Although the proportion of Treg cells and the serum levels of IL-10 and TGF-β1 were reduced after sensitization, the level of IL-13 increased. It is shown in previous studies [31, 32] that cystic fluid-induced sensitization is accompanied by increased levels of Th2 cells, which is characterized by increased IL-13 levels. The allergic reaction is associated with high levels of IgE and IL-13. Treg cells can suppress the allergic reaction directly through inhibit Th2 cells [33]. DEX may maintain the immune tolerance, increasing the levels of protective IL-10 and markedly reducing levels of IL-13. The effect of DEX may be related to the increased FOXP3 expression [34]. Further studies will assess the effects of it.
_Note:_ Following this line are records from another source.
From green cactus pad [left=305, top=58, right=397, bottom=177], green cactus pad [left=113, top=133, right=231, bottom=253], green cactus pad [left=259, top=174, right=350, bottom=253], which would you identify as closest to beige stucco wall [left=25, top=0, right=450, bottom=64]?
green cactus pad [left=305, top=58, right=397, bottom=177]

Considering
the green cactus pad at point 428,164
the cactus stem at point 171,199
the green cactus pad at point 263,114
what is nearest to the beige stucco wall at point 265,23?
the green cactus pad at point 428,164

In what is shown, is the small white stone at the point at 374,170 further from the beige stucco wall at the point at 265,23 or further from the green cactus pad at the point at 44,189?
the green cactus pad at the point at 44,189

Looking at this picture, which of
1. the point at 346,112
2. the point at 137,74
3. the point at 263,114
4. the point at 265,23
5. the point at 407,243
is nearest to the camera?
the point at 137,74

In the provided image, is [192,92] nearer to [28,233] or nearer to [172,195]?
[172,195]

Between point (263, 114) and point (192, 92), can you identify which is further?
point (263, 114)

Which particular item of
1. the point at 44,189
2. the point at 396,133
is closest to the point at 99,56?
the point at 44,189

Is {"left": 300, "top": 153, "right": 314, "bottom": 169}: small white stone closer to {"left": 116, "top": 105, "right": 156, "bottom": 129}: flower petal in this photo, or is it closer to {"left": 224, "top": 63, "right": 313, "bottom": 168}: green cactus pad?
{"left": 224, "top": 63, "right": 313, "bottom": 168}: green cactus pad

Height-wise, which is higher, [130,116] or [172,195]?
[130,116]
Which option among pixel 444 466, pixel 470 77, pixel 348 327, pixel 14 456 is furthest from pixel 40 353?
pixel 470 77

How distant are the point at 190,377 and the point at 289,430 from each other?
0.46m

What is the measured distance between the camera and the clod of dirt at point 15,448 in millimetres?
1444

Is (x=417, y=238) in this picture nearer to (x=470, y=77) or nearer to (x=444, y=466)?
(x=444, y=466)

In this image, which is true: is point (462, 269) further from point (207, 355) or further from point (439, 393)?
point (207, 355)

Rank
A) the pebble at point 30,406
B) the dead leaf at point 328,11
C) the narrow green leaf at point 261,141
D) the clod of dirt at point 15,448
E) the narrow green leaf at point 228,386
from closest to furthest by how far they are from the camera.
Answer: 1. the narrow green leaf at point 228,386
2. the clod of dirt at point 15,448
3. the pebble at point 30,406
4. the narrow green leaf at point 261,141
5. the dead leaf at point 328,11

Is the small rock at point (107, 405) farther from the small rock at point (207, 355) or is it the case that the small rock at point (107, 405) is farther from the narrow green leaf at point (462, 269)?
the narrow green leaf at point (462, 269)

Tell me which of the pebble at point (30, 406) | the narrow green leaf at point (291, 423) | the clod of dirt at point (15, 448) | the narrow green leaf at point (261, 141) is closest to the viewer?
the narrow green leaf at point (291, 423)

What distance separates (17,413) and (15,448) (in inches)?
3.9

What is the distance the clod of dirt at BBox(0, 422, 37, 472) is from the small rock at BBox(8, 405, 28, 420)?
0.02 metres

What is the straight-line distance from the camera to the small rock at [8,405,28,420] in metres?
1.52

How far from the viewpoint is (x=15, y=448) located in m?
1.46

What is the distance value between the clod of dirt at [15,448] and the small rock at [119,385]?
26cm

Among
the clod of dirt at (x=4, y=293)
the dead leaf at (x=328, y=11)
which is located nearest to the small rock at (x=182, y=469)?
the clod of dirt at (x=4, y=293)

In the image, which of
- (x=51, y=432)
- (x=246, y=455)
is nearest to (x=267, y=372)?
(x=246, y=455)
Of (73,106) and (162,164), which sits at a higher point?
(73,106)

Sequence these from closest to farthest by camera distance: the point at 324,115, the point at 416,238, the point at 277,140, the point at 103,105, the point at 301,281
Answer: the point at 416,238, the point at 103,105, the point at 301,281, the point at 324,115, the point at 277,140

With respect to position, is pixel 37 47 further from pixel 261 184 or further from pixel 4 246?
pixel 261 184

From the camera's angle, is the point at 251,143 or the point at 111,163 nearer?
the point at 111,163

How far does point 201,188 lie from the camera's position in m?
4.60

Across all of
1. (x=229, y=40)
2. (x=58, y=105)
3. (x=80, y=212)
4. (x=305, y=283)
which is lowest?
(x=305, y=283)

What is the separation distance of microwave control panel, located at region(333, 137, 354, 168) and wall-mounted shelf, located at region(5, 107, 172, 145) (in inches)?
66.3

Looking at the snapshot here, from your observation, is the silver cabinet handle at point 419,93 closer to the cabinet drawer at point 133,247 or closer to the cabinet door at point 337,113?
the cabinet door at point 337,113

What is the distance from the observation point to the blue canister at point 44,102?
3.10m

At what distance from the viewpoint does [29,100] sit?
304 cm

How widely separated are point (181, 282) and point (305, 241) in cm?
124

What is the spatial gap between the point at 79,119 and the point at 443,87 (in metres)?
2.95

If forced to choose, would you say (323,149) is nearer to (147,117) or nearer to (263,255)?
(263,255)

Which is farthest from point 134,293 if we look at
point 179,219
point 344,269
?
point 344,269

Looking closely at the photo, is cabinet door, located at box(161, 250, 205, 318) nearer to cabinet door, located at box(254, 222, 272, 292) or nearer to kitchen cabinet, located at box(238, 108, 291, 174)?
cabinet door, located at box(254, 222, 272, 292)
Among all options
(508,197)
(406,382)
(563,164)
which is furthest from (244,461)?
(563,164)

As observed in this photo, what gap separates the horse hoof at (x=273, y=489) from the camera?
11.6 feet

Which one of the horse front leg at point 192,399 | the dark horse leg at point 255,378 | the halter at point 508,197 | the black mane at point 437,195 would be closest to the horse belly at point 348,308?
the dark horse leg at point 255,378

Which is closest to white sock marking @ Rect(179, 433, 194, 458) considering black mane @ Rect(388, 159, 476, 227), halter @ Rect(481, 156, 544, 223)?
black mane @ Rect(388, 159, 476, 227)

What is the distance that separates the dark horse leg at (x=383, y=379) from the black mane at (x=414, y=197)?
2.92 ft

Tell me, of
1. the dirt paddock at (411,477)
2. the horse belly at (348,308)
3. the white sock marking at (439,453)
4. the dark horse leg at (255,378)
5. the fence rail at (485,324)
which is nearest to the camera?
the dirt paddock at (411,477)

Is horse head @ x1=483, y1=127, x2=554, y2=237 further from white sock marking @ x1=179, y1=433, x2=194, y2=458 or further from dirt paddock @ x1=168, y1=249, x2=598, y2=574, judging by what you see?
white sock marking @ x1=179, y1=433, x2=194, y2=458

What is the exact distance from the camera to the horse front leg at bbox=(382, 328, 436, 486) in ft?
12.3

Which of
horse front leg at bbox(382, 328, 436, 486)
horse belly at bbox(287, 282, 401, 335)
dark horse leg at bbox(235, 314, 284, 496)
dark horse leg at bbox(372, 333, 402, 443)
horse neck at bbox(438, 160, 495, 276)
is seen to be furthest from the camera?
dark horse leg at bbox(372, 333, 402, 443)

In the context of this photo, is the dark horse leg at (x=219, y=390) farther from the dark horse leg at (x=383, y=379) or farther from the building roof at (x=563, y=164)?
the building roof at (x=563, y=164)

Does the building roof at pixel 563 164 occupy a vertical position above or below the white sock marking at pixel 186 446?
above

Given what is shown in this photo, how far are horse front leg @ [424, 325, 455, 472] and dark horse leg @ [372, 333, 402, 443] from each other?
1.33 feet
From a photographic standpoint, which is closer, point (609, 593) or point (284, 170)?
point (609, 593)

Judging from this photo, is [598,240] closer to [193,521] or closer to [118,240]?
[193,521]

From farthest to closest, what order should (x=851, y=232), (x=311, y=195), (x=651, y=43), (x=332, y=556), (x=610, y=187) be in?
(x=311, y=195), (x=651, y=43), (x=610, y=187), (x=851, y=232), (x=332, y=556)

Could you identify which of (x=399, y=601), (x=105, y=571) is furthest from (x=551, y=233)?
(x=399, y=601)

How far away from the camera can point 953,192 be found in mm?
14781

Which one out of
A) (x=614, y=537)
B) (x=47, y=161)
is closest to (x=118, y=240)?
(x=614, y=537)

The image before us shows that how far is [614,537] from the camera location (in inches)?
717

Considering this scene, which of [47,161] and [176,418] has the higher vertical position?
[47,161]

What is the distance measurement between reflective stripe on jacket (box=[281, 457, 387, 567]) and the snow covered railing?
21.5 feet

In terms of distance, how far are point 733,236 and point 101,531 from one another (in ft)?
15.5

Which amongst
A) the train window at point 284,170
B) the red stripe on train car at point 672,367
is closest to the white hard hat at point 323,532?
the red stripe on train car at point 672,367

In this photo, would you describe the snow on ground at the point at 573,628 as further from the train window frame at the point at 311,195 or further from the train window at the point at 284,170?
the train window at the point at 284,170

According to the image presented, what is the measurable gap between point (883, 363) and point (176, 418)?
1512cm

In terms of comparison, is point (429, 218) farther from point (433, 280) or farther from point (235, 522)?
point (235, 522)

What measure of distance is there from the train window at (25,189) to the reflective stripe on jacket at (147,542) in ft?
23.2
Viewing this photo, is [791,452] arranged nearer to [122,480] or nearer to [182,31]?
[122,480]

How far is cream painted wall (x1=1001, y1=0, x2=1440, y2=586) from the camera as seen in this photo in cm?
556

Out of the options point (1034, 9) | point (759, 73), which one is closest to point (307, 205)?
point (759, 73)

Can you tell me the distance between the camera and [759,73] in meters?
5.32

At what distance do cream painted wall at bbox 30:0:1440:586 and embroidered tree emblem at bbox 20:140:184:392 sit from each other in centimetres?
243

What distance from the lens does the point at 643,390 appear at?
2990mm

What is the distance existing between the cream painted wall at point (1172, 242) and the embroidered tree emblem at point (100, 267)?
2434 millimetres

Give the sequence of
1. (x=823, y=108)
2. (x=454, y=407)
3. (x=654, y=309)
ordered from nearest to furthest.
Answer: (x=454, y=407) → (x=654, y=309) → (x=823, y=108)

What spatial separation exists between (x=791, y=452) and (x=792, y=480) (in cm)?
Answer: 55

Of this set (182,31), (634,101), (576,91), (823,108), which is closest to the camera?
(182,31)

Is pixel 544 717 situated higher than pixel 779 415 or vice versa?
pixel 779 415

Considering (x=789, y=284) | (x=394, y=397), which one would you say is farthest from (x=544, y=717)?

There were limitations in the present study. First, the composition of the allergens is complex, the exact factors in the roughly prepared cystic fluid, which mediate the sensitization, are not investigated further. We did not use standard allergen, such as ovalbumin [35], to induce the allergic reaction. Furthermore, we have only studied the effect of DEX, but there are many other kinds of glucocorticoids drugs, e.g., hydrocortisone, which need further researches. In addition, although the effect of DEX in allergy in CE shock is investigated, the mechanism by which the sensitization reduces the Treg cells and cytokine levels has not been explored, so further study is needed.

Conclusion

In conclusion, DEX has protective effect on CE-induced allergic reaction by adjusting Treg cells. This protective effect may be due to Treg cells upregulating IL-10 and TGF-β1 levels, and inhibiting helper T cell 2 cytokines. Further studies should be performed to elucidate the intrinsic mechanism underlying the drug treatment in CE-induced anaphylactic reaction.